Mais il y a surtout, me semble-t-il, une honte-humiliation beaucoup plus profonde, constitutive, dès notre plus jeune âge, de notre identité. Elle touche à notre sphère la plus intime. Sa caractéristique, c'est qu'en soi, rien ne la justifie mais on l'éprouve quand même.  On se sent honteux et coupables alors qu'il n'y a pas de raison profonde. Et si on nous humilie, on se dit que c'était justifié et qu'il y avait une bonne raison à cela. De ce point de vue, le mouvement "Me-too" est sans doute une expression de cette honte-humiliation primaire, son retour du refoulé.


La honte et l'humiliation, elles concernent d'abord la construction de notre corps, son expression organique et sexuée. Je m'en suis ressouvenue cet été quand j'ai accueilli dans mon appartement un gros chat mâle. Il me regardait quand j'étais nue et puis il adorait se blottir contre moi la nuit. Je me suis sentie obscène, ça me troublait, comment me percevait-il ?

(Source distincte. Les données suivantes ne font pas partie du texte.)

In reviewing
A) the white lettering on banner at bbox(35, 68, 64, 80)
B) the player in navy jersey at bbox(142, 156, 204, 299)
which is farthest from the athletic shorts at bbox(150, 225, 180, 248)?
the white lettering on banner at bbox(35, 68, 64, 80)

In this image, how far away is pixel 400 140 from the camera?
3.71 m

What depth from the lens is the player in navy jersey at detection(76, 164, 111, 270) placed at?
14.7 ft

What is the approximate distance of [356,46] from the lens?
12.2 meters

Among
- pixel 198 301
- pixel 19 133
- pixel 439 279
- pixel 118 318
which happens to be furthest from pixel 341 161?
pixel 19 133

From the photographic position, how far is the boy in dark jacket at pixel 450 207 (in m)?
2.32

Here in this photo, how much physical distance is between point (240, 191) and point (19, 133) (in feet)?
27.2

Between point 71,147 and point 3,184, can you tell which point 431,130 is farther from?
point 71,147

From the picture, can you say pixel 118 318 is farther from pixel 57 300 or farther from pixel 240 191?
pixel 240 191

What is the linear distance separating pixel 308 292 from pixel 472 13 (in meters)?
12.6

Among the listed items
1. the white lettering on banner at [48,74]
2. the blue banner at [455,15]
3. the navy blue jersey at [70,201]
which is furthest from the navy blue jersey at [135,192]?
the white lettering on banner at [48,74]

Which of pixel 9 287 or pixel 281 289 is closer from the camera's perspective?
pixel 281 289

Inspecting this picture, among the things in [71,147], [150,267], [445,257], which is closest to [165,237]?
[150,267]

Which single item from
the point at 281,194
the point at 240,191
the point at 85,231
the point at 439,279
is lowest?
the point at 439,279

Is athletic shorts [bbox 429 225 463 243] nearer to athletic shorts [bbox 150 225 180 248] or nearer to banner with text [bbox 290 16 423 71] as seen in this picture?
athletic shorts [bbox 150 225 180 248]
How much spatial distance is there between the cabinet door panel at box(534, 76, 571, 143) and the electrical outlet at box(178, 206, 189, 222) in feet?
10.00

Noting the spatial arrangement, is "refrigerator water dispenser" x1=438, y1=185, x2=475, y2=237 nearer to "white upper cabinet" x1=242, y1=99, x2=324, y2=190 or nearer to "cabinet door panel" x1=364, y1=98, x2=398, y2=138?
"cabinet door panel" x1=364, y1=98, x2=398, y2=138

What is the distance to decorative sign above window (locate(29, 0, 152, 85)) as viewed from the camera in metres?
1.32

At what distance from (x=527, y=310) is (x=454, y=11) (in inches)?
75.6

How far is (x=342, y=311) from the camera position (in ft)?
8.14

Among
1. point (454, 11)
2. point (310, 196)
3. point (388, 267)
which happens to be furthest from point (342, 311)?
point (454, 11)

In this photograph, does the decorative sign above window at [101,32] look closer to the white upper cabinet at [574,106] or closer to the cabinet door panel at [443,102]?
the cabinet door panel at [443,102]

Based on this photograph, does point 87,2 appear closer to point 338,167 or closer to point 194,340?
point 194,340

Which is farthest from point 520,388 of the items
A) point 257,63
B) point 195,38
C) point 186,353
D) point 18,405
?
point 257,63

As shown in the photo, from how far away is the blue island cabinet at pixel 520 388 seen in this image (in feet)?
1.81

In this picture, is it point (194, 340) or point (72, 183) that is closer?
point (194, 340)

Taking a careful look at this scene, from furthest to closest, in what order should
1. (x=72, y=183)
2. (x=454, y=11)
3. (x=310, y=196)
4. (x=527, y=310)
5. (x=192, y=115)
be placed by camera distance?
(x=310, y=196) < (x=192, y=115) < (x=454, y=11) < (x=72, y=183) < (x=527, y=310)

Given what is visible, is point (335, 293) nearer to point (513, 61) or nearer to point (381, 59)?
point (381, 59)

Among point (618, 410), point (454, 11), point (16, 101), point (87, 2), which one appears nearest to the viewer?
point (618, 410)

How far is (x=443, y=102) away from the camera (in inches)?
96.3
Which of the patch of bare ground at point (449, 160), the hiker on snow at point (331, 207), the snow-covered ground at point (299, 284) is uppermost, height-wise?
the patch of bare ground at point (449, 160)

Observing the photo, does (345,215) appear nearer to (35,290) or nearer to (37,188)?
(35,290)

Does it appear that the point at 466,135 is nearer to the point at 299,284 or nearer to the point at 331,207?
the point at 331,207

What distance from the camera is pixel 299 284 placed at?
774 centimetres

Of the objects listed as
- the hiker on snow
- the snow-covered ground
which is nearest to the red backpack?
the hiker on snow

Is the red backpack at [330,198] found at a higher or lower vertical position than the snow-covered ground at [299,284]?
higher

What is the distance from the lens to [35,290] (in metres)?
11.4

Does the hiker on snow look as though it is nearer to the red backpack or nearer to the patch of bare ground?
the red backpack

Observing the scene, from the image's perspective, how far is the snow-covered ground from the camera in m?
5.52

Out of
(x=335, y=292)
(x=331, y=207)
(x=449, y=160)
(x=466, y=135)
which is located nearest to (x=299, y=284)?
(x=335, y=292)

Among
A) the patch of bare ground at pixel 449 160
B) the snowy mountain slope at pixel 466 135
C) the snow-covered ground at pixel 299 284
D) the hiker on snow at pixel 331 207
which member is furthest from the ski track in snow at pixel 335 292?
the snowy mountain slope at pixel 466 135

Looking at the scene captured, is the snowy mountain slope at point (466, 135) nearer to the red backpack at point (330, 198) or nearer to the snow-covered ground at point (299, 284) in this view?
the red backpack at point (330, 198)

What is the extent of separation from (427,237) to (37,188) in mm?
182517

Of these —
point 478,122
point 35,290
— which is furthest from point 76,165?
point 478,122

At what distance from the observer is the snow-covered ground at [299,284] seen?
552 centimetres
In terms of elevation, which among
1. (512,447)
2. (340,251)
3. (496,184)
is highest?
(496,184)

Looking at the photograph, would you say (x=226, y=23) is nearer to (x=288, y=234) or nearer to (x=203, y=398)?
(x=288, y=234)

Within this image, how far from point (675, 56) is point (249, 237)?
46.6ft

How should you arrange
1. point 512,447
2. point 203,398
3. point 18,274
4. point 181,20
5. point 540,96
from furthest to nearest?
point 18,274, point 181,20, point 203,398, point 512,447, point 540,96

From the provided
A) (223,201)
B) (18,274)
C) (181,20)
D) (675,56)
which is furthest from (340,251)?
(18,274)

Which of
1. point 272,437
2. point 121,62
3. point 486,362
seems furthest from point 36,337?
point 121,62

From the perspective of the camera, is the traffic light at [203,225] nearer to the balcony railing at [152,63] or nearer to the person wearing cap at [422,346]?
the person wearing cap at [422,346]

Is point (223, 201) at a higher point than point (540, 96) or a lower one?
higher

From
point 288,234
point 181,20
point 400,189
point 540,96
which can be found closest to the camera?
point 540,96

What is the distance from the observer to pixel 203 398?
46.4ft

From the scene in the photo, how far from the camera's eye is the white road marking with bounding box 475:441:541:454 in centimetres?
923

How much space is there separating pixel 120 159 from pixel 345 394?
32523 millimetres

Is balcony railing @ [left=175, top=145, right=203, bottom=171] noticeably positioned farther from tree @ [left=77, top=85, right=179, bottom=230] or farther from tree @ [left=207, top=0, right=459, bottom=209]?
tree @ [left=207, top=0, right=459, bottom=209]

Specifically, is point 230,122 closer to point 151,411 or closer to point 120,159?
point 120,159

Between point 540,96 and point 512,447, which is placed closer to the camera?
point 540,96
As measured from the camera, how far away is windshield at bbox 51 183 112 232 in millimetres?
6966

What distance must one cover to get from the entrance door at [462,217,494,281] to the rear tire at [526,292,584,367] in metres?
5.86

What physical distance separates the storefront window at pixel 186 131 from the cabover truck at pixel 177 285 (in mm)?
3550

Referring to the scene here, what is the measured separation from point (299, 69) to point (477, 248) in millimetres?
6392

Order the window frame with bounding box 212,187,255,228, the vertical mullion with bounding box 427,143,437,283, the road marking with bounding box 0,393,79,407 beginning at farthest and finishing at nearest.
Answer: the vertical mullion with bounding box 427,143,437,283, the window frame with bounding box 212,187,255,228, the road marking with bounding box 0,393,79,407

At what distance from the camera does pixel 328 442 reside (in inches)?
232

Il y a d'abord toutes mes excrétions. Faire pipi, caca, ça ne devrait concerner que les mecs, les jolies filles devraient en être dispensées. Je me souviens avoir fait pipi dans ma culotte à l'école. Depuis cette humiliation, je ne porte que de jolis dessous et ma hantise, c'est de les souiller. Pour ça, je suis une vraie musulmane, j'ai sans cesse besoin de laver mes fesses et je suis vraiment dégoûtée par les Occidentaux et leur papier. Pourquoi, d'ailleurs, les bidets disparaissent-ils et les douches, aux U.S.A., sont-elles fixes ? Les jeunes Japonaises font, paraît-il avec succès, commerce de leurs culottes non lavées. Est-ce que je serais capable de faire ça ?


Il y aussi la sudation. J'ai peur de puer, d'incommoder par ma mauvaise odeur. Je crois que je déteste en grande partie la chaleur parce que je transpire et que j'en ai honte. Du monde communiste, j'ai le souvenir des odeurs puissantes et infectes liées à la pauvreté et au manque d'hygiène.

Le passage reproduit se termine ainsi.